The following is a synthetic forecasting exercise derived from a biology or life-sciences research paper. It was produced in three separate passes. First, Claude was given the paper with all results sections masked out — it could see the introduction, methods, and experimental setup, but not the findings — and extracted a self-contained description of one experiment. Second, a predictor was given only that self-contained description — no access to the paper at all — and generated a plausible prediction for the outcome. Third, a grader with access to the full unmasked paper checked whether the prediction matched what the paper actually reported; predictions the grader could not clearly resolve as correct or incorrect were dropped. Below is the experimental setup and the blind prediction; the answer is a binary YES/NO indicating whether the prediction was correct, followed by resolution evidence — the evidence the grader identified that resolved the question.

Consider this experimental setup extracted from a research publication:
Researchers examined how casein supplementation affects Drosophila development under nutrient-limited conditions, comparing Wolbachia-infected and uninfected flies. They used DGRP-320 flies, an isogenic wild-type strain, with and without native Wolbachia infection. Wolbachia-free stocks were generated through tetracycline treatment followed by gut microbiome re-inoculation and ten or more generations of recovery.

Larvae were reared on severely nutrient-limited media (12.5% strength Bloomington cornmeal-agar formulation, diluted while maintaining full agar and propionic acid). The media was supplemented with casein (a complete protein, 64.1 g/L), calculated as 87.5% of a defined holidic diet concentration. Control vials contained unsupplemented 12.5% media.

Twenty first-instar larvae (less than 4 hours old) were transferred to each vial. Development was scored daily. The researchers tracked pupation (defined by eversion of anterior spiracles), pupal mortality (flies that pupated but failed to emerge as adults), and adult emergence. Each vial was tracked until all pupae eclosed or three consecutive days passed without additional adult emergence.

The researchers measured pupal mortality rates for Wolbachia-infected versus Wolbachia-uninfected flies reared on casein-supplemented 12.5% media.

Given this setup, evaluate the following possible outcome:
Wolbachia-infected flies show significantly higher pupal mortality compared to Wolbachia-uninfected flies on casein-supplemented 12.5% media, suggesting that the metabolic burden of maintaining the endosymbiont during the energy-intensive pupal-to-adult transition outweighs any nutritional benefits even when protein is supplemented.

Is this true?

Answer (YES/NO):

******************************

YOUR OBJECTIVE ▸ Beginning at the first line above, repeat exactly until the line containing "Larvae were reared", which is included.

SOLUTION FOR THIS PROBLEM ▸
The following is a synthetic forecasting exercise derived from a biology or life-sciences research paper. It was produced in three separate passes. First, Claude was given the paper with all results sections masked out — it could see the introduction, methods, and experimental setup, but not the findings — and extracted a self-contained description of one experiment. Second, a predictor was given only that self-contained description — no access to the paper at all — and generated a plausible prediction for the outcome. Third, a grader with access to the full unmasked paper checked whether the prediction matched what the paper actually reported; predictions the grader could not clearly resolve as correct or incorrect were dropped. Below is the experimental setup and the blind prediction; the answer is a binary YES/NO indicating whether the prediction was correct, followed by resolution evidence — the evidence the grader identified that resolved the question.

Consider this experimental setup extracted from a research publication:
Researchers examined how casein supplementation affects Drosophila development under nutrient-limited conditions, comparing Wolbachia-infected and uninfected flies. They used DGRP-320 flies, an isogenic wild-type strain, with and without native Wolbachia infection. Wolbachia-free stocks were generated through tetracycline treatment followed by gut microbiome re-inoculation and ten or more generations of recovery.

Larvae were reared on severely nutrient-limited media (12.5% strength Bloomington cornmeal-agar formulation, diluted while maintaining full agar and propionic acid). The media was supplemented with casein (a complete protein, 64.1 g/L), calculated as 87.5% of a defined holidic diet concentration. Control vials contained unsupplemented 12.5% media.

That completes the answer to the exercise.